- [DIRECTION] Report how many lines in the items below contain the string "beach". Give only the number.

- [EXTRACTED MATERIAL]
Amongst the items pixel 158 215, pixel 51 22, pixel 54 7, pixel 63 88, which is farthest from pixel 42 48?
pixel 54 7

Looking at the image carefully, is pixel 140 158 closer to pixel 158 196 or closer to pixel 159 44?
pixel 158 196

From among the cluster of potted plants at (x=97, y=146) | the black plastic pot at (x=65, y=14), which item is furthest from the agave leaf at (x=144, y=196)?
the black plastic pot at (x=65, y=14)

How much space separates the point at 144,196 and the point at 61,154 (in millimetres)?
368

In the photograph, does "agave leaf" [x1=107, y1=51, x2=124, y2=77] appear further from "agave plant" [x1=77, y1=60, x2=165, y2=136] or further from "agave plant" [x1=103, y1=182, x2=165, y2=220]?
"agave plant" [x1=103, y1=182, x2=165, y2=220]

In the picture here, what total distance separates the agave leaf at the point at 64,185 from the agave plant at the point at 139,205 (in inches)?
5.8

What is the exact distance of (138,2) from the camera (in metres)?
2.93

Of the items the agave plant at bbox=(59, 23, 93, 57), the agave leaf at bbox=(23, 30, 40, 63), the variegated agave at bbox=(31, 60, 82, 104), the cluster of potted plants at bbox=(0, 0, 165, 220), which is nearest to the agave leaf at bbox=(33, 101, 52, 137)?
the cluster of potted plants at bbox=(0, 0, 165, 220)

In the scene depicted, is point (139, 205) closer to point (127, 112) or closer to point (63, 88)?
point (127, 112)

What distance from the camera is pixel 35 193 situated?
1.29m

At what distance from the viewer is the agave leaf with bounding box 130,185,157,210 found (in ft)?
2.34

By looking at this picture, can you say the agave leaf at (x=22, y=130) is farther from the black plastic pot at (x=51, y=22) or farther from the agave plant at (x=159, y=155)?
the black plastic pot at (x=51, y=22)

---

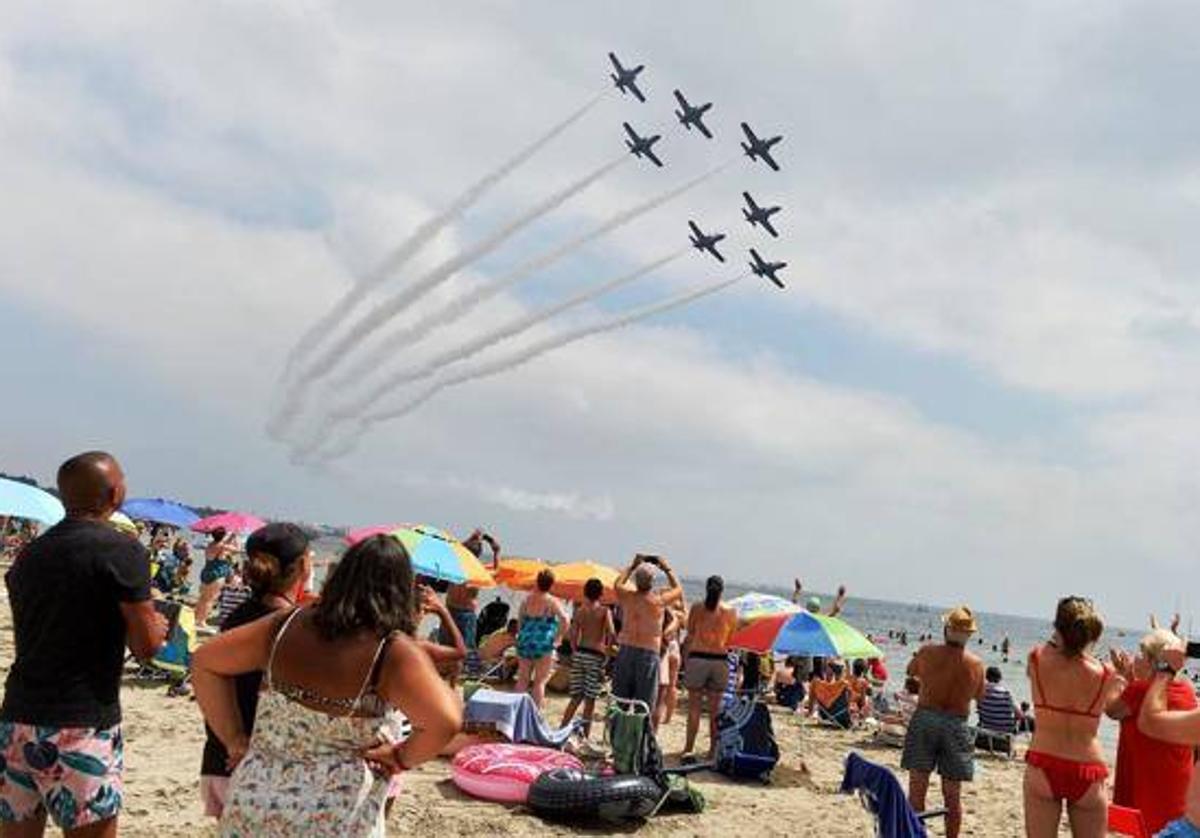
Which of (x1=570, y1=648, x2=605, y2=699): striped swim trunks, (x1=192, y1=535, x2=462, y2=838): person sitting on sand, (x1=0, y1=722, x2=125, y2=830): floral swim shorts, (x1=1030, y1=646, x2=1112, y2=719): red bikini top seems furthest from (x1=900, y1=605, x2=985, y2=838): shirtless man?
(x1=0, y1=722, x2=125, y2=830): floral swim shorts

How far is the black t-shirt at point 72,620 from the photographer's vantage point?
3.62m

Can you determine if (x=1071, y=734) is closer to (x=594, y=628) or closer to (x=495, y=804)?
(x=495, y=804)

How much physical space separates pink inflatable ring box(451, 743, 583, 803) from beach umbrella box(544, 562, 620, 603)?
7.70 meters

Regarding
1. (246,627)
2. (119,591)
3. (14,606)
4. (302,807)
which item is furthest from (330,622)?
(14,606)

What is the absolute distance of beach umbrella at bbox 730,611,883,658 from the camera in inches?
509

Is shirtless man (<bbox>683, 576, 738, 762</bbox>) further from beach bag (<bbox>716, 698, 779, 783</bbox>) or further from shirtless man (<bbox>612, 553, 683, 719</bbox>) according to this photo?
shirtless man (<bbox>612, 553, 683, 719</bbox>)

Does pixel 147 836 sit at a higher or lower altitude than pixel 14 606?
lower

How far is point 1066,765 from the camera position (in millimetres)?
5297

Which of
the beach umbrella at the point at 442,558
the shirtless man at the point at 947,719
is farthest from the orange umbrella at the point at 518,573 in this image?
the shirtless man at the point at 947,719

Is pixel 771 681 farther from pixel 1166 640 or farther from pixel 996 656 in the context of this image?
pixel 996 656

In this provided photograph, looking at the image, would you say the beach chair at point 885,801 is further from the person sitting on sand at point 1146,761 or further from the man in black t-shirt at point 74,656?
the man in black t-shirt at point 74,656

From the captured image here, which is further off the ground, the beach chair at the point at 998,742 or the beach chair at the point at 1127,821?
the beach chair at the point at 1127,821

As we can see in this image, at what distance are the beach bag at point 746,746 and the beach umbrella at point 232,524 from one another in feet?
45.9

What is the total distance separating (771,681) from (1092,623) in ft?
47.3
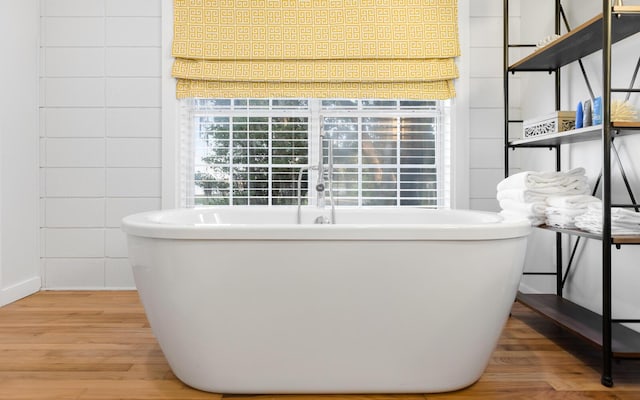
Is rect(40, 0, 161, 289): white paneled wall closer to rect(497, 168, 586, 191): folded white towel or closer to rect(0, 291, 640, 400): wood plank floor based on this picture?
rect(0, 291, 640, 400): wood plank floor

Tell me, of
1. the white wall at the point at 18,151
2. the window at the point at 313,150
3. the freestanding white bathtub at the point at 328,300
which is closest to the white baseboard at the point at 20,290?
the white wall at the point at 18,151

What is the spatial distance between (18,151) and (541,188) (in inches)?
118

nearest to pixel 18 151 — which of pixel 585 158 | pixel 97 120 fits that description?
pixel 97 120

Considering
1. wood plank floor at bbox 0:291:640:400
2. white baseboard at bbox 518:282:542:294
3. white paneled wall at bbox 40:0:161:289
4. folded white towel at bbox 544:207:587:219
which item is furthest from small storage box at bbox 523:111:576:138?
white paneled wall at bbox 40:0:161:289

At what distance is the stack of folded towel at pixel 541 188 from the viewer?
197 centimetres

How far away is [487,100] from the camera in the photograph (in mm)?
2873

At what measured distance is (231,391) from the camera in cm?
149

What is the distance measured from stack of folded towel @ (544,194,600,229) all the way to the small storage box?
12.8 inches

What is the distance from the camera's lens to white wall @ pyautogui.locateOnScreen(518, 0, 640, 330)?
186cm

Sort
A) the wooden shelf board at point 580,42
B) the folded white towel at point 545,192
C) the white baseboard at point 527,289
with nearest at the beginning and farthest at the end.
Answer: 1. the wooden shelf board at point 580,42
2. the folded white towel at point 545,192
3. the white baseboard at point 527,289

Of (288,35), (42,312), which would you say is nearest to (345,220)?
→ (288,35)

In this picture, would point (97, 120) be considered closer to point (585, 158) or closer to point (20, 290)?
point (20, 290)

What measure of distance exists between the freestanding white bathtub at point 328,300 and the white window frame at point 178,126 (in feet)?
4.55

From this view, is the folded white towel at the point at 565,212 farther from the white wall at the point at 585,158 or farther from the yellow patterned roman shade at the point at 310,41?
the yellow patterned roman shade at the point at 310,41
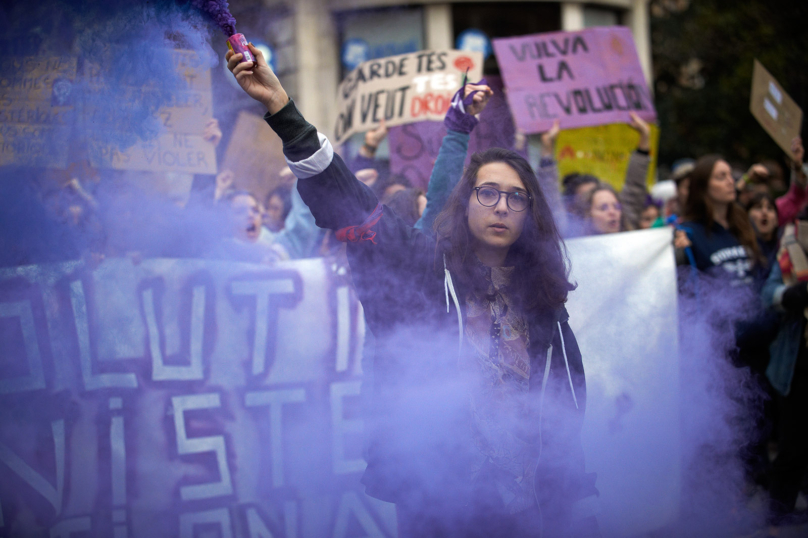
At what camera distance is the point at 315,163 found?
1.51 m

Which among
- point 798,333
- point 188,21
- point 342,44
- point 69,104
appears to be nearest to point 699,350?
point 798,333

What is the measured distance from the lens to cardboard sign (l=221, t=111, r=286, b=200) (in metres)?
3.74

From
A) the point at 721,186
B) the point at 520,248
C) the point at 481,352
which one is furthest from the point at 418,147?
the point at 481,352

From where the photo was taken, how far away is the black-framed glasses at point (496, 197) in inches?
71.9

- [COMPLETE ANSWER] 8